# start of DATA ENTRIES

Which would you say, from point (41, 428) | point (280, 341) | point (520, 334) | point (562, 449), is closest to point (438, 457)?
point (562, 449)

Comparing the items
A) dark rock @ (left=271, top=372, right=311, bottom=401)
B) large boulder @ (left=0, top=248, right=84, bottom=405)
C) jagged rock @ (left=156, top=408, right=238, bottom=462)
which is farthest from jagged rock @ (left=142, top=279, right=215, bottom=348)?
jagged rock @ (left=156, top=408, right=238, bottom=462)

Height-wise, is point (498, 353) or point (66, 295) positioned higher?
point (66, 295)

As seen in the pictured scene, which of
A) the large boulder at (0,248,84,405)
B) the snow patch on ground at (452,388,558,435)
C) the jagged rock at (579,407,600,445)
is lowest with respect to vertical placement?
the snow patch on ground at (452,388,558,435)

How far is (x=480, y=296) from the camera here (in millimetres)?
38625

# end of DATA ENTRIES
# start of DATA ENTRIES

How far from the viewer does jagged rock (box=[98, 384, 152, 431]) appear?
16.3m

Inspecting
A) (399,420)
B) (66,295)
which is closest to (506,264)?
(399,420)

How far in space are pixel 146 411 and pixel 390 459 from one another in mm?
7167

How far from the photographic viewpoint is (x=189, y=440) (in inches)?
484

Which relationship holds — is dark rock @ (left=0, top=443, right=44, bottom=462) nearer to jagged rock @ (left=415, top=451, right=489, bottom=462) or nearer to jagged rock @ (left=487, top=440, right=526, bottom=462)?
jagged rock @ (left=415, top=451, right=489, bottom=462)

# end of DATA ENTRIES

DIRECTIONS
Rewrite only the lines from the line with "Comparing the items" up to and including the line with "which is farthest", replacing "large boulder" with "big boulder" and leaving everything else unchanged.

EXERCISE OUTPUT
Comparing the items
A) dark rock @ (left=271, top=372, right=311, bottom=401)
B) big boulder @ (left=0, top=248, right=84, bottom=405)
C) jagged rock @ (left=156, top=408, right=238, bottom=462)
which is farthest from jagged rock @ (left=142, top=279, right=215, bottom=348)?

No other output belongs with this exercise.